++++ THE DATA

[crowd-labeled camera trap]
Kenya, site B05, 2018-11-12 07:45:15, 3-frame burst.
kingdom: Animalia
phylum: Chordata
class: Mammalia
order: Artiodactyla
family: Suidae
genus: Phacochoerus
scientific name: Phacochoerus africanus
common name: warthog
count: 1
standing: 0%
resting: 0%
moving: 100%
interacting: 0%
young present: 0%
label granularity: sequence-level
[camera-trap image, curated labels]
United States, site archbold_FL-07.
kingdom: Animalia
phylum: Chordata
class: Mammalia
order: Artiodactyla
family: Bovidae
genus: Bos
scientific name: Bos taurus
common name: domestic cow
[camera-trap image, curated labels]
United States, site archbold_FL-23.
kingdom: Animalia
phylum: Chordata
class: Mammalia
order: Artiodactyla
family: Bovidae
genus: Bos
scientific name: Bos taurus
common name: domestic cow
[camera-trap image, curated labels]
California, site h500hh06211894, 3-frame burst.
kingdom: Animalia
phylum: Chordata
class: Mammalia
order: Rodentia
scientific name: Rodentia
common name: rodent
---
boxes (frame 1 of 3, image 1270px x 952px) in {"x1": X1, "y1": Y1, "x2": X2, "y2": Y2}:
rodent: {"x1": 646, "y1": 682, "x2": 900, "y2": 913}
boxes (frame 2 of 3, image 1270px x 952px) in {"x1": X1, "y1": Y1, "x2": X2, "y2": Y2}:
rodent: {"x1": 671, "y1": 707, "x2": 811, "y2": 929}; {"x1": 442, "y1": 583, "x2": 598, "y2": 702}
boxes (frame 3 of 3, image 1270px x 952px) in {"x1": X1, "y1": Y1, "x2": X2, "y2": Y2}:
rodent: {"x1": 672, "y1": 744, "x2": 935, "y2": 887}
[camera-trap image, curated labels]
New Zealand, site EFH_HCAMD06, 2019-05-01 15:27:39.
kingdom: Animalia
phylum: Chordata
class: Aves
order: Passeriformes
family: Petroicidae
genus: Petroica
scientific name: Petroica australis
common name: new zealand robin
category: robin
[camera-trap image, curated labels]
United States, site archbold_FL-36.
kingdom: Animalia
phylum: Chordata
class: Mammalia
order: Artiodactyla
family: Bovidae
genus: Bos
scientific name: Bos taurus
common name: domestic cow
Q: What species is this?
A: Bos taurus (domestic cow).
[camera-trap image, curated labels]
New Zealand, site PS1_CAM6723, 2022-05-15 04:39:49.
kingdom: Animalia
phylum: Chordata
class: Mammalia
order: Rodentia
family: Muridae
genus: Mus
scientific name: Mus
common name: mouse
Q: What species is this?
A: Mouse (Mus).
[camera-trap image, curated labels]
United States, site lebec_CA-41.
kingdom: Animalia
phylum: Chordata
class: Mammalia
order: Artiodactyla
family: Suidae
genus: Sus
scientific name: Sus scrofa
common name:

++++++++

TASK BRIEF
Go through the records and set every one down exactly.

WRITTEN ANSWER
[crowd-labeled camera trap]
Kenya, site B05, 2018-11-12 07:45:15, 3-frame burst.
kingdom: Animalia
phylum: Chordata
class: Mammalia
order: Artiodactyla
family: Suidae
genus: Phacochoerus
scientific name: Phacochoerus africanus
common name: warthog
count: 1
standing: 0%
resting: 0%
moving: 100%
interacting: 0%
young present: 0%
label granularity: sequence-level
[camera-trap image, curated labels]
United States, site archbold_FL-07.
kingdom: Animalia
phylum: Chordata
class: Mammalia
order: Artiodactyla
family: Bovidae
genus: Bos
scientific name: Bos taurus
common name: domestic cow
[camera-trap image, curated labels]
United States, site archbold_FL-23.
kingdom: Animalia
phylum: Chordata
class: Mammalia
order: Artiodactyla
family: Bovidae
genus: Bos
scientific name: Bos taurus
common name: domestic cow
[camera-trap image, curated labels]
California, site h500hh06211894, 3-frame burst.
kingdom: Animalia
phylum: Chordata
class: Mammalia
order: Rodentia
scientific name: Rodentia
common name: rodent
---
boxes (frame 1 of 3, image 1270px x 952px) in {"x1": X1, "y1": Y1, "x2": X2, "y2": Y2}:
rodent: {"x1": 646, "y1": 682, "x2": 900, "y2": 913}
boxes (frame 2 of 3, image 1270px x 952px) in {"x1": X1, "y1": Y1, "x2": X2, "y2": Y2}:
rodent: {"x1": 671, "y1": 707, "x2": 811, "y2": 929}; {"x1": 442, "y1": 583, "x2": 598, "y2": 702}
boxes (frame 3 of 3, image 1270px x 952px) in {"x1": X1, "y1": Y1, "x2": X2, "y2": Y2}:
rodent: {"x1": 672, "y1": 744, "x2": 935, "y2": 887}
[camera-trap image, curated labels]
New Zealand, site EFH_HCAMD06, 2019-05-01 15:27:39.
kingdom: Animalia
phylum: Chordata
class: Aves
order: Passeriformes
family: Petroicidae
genus: Petroica
scientific name: Petroica australis
common name: new zealand robin
category: robin
[camera-trap image, curated labels]
United States, site archbold_FL-36.
kingdom: Animalia
phylum: Chordata
class: Mammalia
order: Artiodactyla
family: Bovidae
genus: Bos
scientific name: Bos taurus
common name: domestic cow
Q: What species is this?
A: Bos taurus (domestic cow).
[camera-trap image, curated labels]
New Zealand, site PS1_CAM6723, 2022-05-15 04:39:49.
kingdom: Animalia
phylum: Chordata
class: Mammalia
order: Rodentia
family: Muridae
genus: Mus
scientific name: Mus
common name: mouse
Q: What species is this?
A: Mouse (Mus).
[camera-trap image, curated labels]
United States, site lebec_CA-41.
kingdom: Animalia
phylum: Chordata
class: Mammalia
order: Artiodactyla
family: Suidae
genus: Sus
scientific name: Sus scrofa
common name:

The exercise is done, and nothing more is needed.